Text under study:
- Opening Delimiter -
Most of the energy constrained networks such as cooperative wireless sensor networks are usually powered by batteries which have limited energy and are mostly difficult to change or recharge [15]. Thus minimizing the energy consumption to maximize the life-time of cooperative network is one of the important factors in network design. Energy efficient protocols must be derived and used for data transfer to increase the network life-time.

In [16, 17], it was shown that the total energy consumption in transmission of data can be reduced by using cooperative communication. In [4, 5], equal distribution of signal energy between direct and relayed link was used for cooperative communication which is generally not an optimum energy allocation. In [18], the energy allocation expression is derived to maximize the channel capacity in fading environment. In [19], symbol error rate is minimized for optimal energy allocation. However, the extension of these studies to multiple relays network is not obvious. Optimal power allocation in multi-hop network was discussed in [20] where the relay nodes are used for coverage area extension, rather than to provide diversity gain.

In this article, we propose a energy allocation scheme for multi-relay nodes cooperative communication with channel path loss. The scheme aims to minimize the total transmission energy consumption without affecting the link quality. The energy distribution ratio between direct and relayed link (Ω) is optimized to achieve this aim. This energy distribution ratio is evaluated analytically and is compared with simulation results. The channel capacity with the new energy allocation scheme is also compared with conventional equal energy cooperative scheme and non-cooperative single-input single-output scheme (SISO). In addition, the relay nodes positioning that maximizes the capacity using the proposed energy allocation scheme is also discussed.

The rest of this article is structured as follows. System model and assumptions for cooperative relay channels are introduced in Section ‘2’. Energy allocation for efficient cooperative communication protocol is explained in Section ‘2’. Section ‘2’ provides the analytical solution to find the optimal Ω that minimizes the total transmitted energy consumption. Simulation results demonstrating the marked energy saving in single and two relays case are presented in Section ‘2’. Capacity analysis is discussed in Section ‘2’. Concluding remarks are drawn in Section ‘2’.

System model

Figure 1 illustrates a M-relay wireless network, where data is to be transmitted from source (S) to the destination (D). Due to the broadcast nature of wireless communication, the relay nodes (R_m) will overhear the transmitted information and thus can cooperate with the source to send its data. The conventional ANF channel model is characterized by transmitting and receiving in orthogonal frequency bands or time slots [4]. In this article, we consider the ANF scheme with the relay node transmitting at the same frequency band as the source node, but in subsequent time-slot.

The channel ${\tilde{h}}_{ij}$ between the i th transmit and j th receive antenna is given by

{\tilde{h}}_{ij} = \frac{h_{ij}}{\sqrt{P L_{ij}}}

(1)
- Closing Delimiter -
Tasks to complete:
- a) In the text on energy allocation for cooperative relay networks, what quantity is optimized to minimize total transmission energy?
- b) Write a continuation of the text on energy allocation for cooperative relay networks, picking up right after equation (1).
The material after this text has no role in anything asked here.

Material supplied:
- Opening Delimiter -
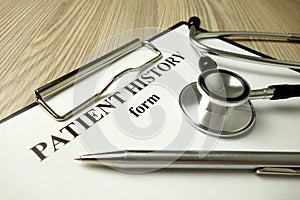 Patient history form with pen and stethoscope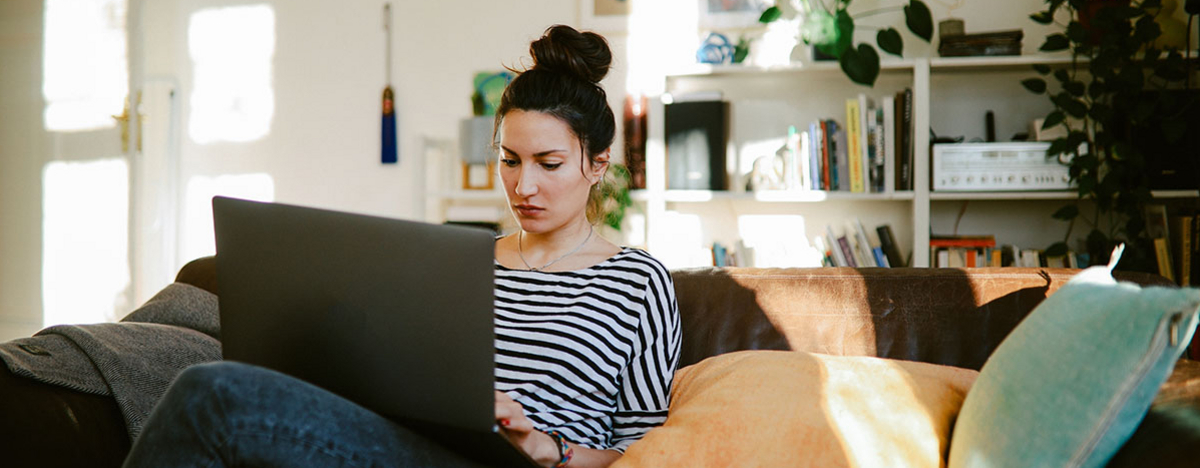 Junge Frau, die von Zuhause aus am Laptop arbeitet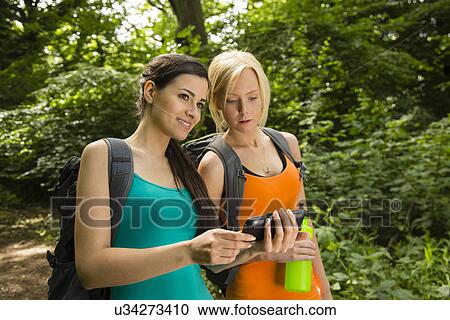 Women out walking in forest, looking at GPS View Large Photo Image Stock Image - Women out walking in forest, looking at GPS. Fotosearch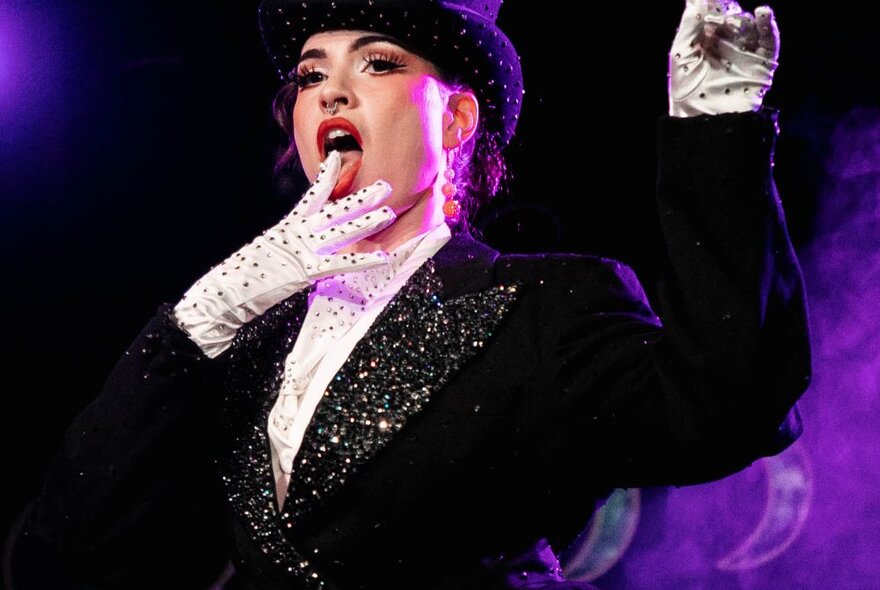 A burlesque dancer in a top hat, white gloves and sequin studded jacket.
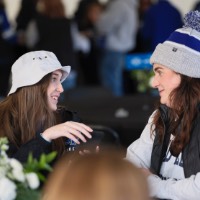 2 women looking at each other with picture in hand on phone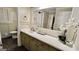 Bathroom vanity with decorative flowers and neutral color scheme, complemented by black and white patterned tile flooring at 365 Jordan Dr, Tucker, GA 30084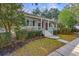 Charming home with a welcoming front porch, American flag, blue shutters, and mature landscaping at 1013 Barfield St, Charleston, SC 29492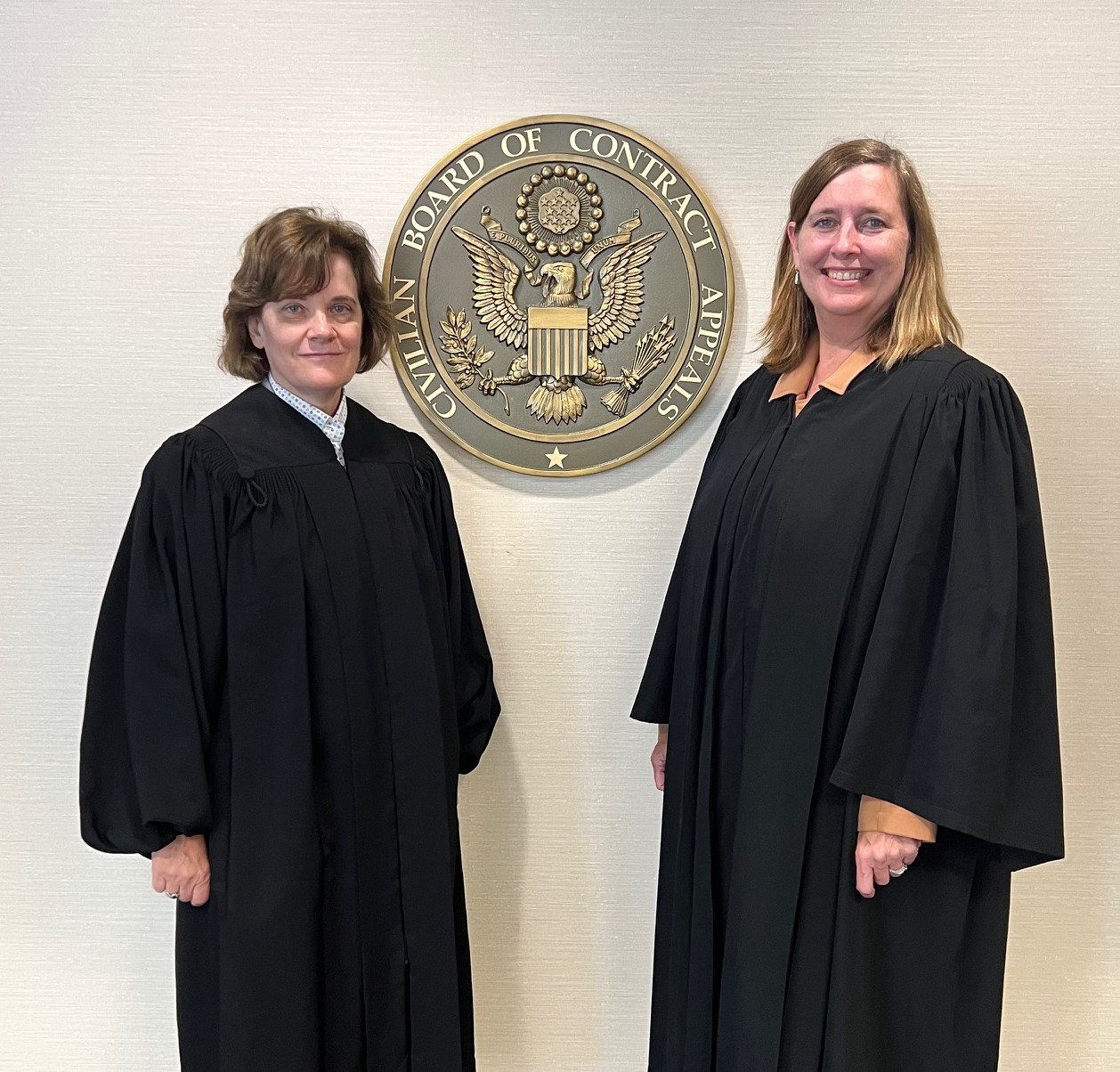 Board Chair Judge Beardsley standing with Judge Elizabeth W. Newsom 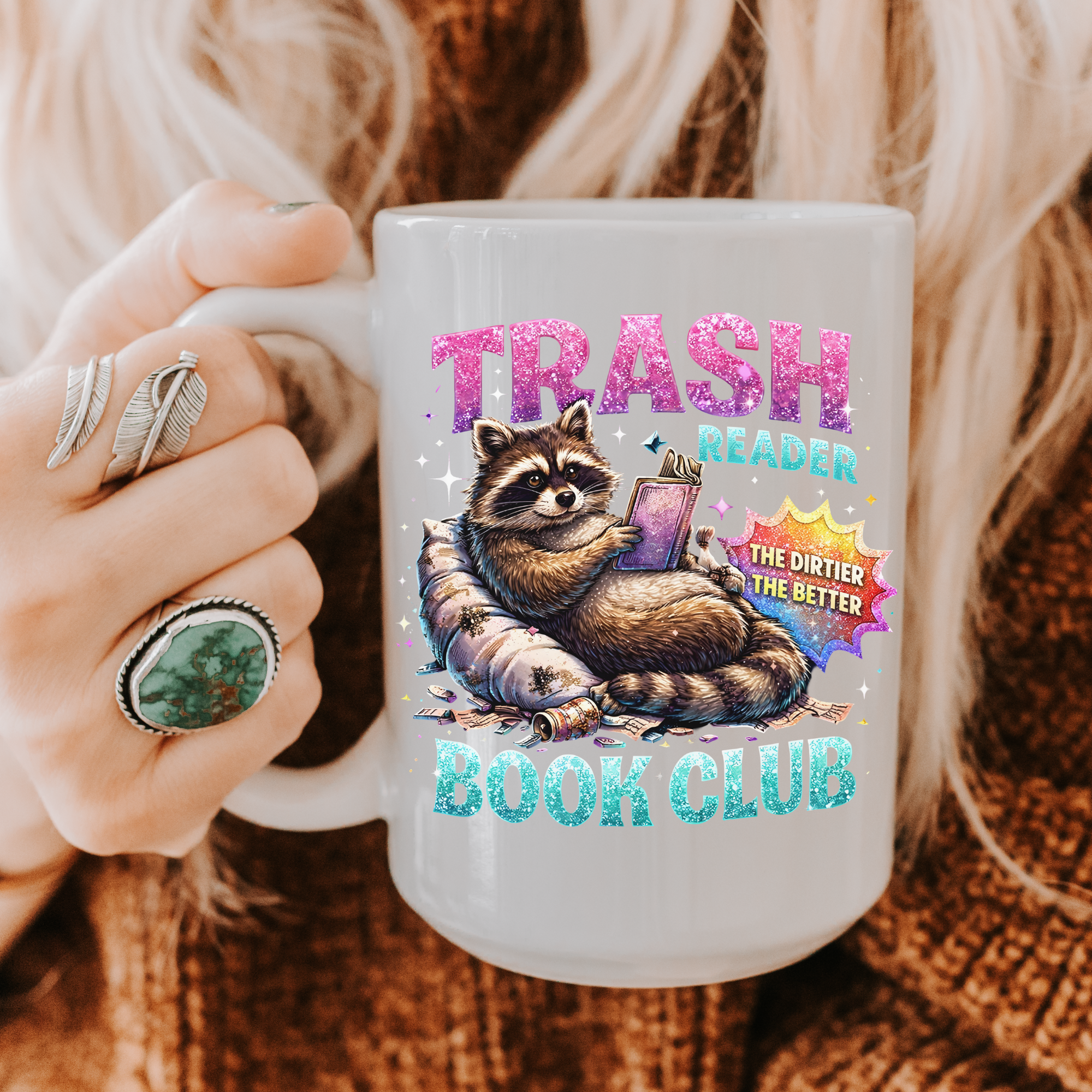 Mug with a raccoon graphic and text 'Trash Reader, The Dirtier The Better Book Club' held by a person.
- Closing Delimiter -
Task-by-task results:
- a) The energy distribution ratio between the direct and relayed link, Ω.

- b)
where h_ij is the normalized channel gain, which is an independent and identically distributed (i.i.d.) complex Gaussian random variable with zero mean and unit variance. This describes the random fading effect of multipath channels, and is assumed to be quasi-static Rayleigh flat fading. The path loss factor P L_ij models the signal attenuation over distance, and is given by [21]

P L_{ij} = \frac{{(4 Π)}^{2}}{G_{t} G_{r} λ^{2}} {(d_{ij})}^{α} = P L_{0} {(d_{ij})}^{α}

(2)

where P L₀ is the reference path loss factor, d_ij is the distance between the i th transmitter and j th receiver, α is the path loss exponent depending on the propagation environment which is assumed to be the same over all links, λ is the wavelength, and G_tand G_r are the transmitter and receiver antenna gains, respectively.

In the first time slot, the source node broadcasts the signal to the destination and the relay node. The received signal at the destination node directly from the source node is

y_{sd} (t) = x (t) \sqrt{\frac{E^{s}}{P L_{sd}}} h_{sd} + n_{d} (t)

(3)

where x(t) is the transmitted signal from the source node at time t with energy E^s, h_sd is the normalized channel gain from the source to the destination node with a with a corresponding path loss of P L_sd, and n_d(t) captures the effect of additive white Gaussian noise (AWGN) at the destination.

Similarly, at the same time slot the m th relay node receives the same signal from the source node, given by

y_{s r_{m}} (t) = x (t) \sqrt{\frac{E^{s}}{P L_{s r_{m}}}} h_{s r_{m}} + n_{r_{m}} (t)

(4)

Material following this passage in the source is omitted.